• TEXTO DE ESTUDO

1865pbA Estação da Luz em 1865

Por Edison Loureiro

Seguro morreu de velho
Quem avisa amigo é
Quem quiser dar bons passeios
Tem carrinhos – sem receios
Bem baratos lá na Sé

O que tem os versinhos acima a ver com a SPR – São Paulo Railway, a “Inglesa”? Para entender temos que conhecer a história da festa da chegada da primeira locomotiva à Estação da Luz,

Apenas alguns anos depois que foram inauguradas as primeiras ferrovias na Inglaterra, em 1825 e 1829, houve uma primeira tentativa de construção de uma ferrovia em São Paulo que permitisse escoar a produção de bens que eram produzidos no interior para o porto de Santos.

Assim, já em 30 de março de 1835 foi votada uma lei provincial autorizando o Presidente da Província a “conceder carta de privilégio exclusivo para a companhia de Aguiar, Viúva, Filhos & Comp., Platt e Reid para a factura de uma estrada de ferro para o transporte de gêneros e passageiros desde a Villa de Santos até São Carlos [atual Campinas], Constituição, Ytu, ou Porto Feliz”, mas esta iniciativa não foi para frente.

Somente vinte anos depois, uma lei geral e outra provincial deram condições para que em 26 de abril de 1856 um decreto desse concessão por 90 anos a Irineu Evangelista de Souza, então Barão de Mauá, José Antonio Pimenta Bueno, futuro Marquês de São Vicente, e José da Costa Carvalho, Marquês de Monte Alegre para a construção e exploração de uma ferrovia que ligasse Santos a Jundiaí. Assim, em 1860, foi reunido o capital que formou a São Paulo Railway Company com aporte de capitais ingleses.

• O PROBLEMA
Dê continuidade ao texto sobre a São Paulo Railway e a Estação da Luz, a partir da última frase apresentada.

• MATERIAL FORNECIDO

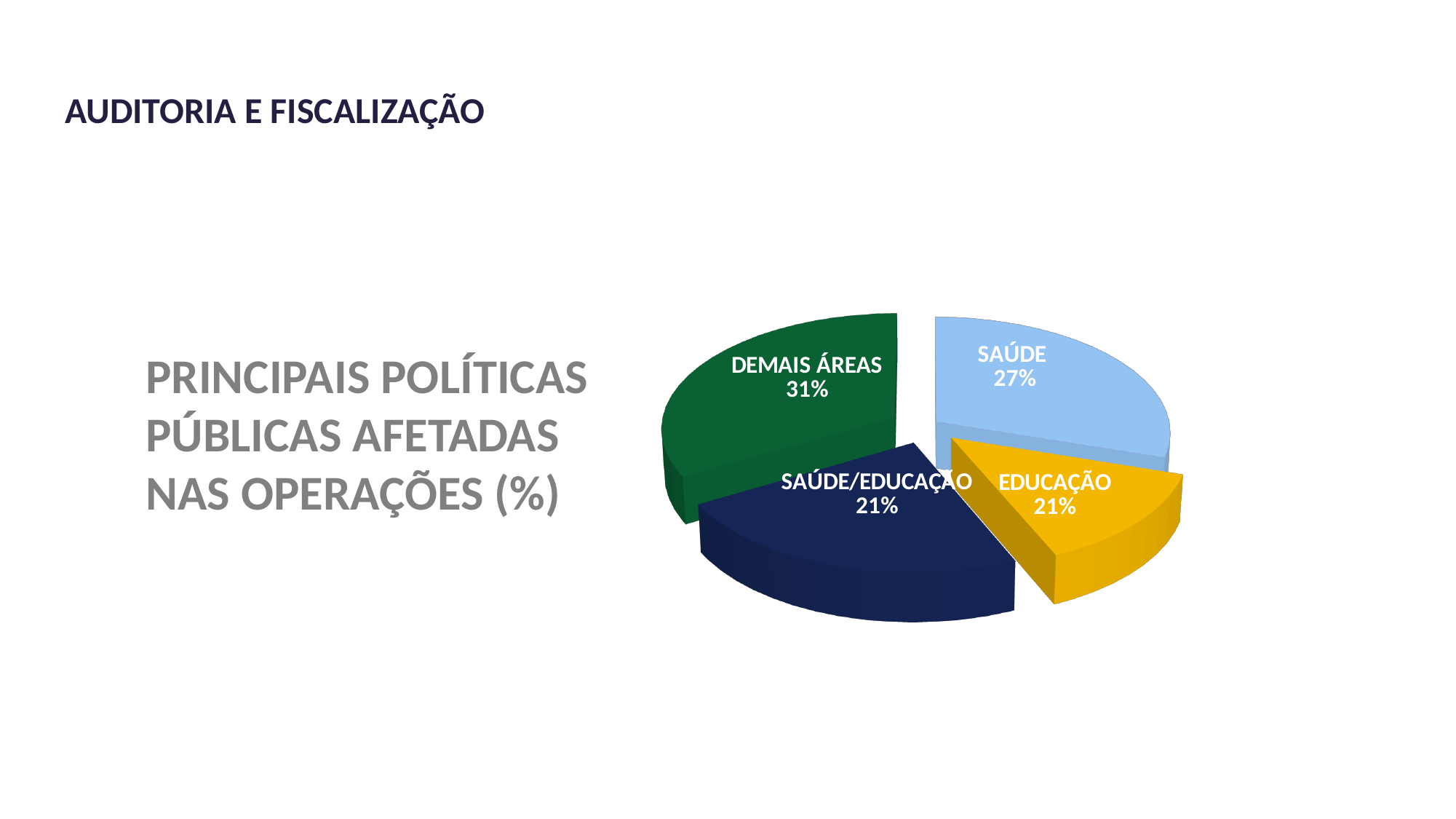
How many slices does the pie chart have? 4 What colour is the DEMAIS ÁREAS slice? Green What is the difference in percentage points between DEMAIS ÁREAS and SAÚDE? 4 What percentage does the SAÚDE/EDUCAÇÃO slice represent? 21% What percentage does the EDUCAÇÃO slice represent? 21% What percentage does the SAÚDE slice represent? 27% What type of chart is shown on the slide? Pie chart Which is larger, the SAÚDE slice or the EDUCAÇÃO slice? SAÚDE What is the title of the pie chart? PRINCIPAIS POLÍTICAS PÚBLICAS AFETADAS NAS OPERAÇÕES (%) What is the difference in percentage points between SAÚDE and EDUCAÇÃO? 6 Which slice has the largest share of the pie? DEMAIS ÁREAS What percentage does the DEMAIS ÁREAS slice represent? 31%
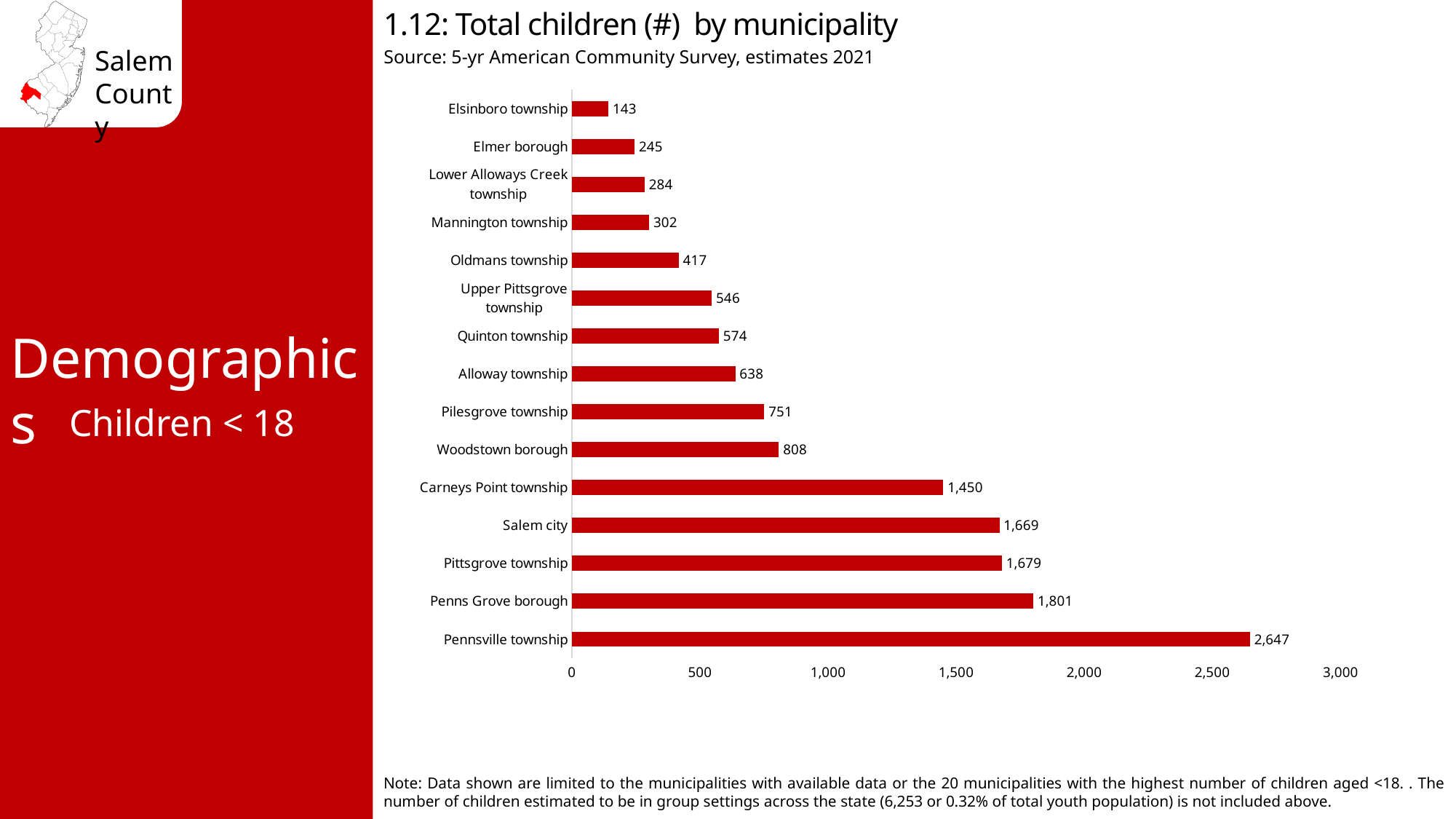
Which municipality has the highest number of children? Pennsville township What is the total number of children in Pennsville township? 2,647 What is the total number of children in Oldmans township? 417 What is the difference in the number of children between Penns Grove borough and Carneys Point township? 351 Which municipality has the lowest number of children? Elsinboro township What is the difference in the number of children between Pennsville township and Elsinboro township? 2,504 Is the value for Carneys Point township greater or less than 1,500? less What type of chart is shown on the slide? Bar chart Which has more children, Alloway township or Quinton township? Alloway township What is the total number of children in Woodstown borough? 808 How many municipalities are shown in the chart? 15 What is the source of the data shown in the chart? 5-yr American Community Survey, estimates 2021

• RESULTADO DA TAREFA
As obras começaram em 24 de novembro de 1860 e em 1864 já estava funcionando o primeiro plano inclinado da Serra.

Em 1865, todos os 800 metros da Serra do Mar já haviam sido vencidos e os trilhos chegavam à então modesta Estação da Luz.

A Câmara Municipal resolveu então fazer uma grande comemoração. Ao meio-dia de seis de setembro daquele ano foi marcada a chegada do primeiro trem à Estação. Haveria uma cerimônia de batismo do trem, após a banda de música, e os discursos de praxe, seria oferecido um “copo d’água” aos empreiteiros da estrada, no Jardim Público. Bem, o tal “copo d’água” era um eufemismo para um opíparo banquete no Jardim da Luz.

Ao saber dos planos da Câmara, um dos funcionários da empresa, Sr. Henderson disse que não era conveniente, pois apesar dos trilhos já estarem assentados até a Estação da Luz, ainda havia trabalho a fazer no assentamento e o trem deveria trazer grande quantidade de material.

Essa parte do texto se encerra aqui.